What the task requires:
Check each line of the material below, and copy it if it holds the string "lather".

The input:
· · · ·

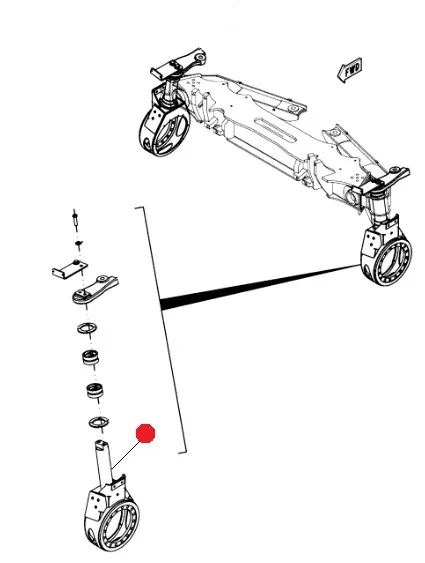 FWD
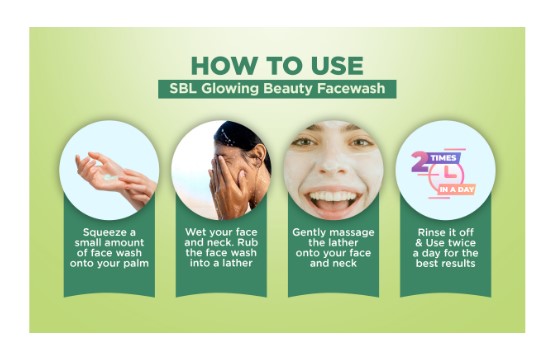 HOW TO USE
SBL Glowing Beauty Facewash

Squeeze a small amount of face wash onto your palm

Wet your face and neck. Rub the face wash into a lather

Gently massage the lather onto your face and neck

2 TIMES IN A DAY

Rinse it off & Use twice a day for the best results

· · · ·

Exercise answer:
Wet your face and neck. Rub the face wash into a lather
Gently massage the lather onto your face and neck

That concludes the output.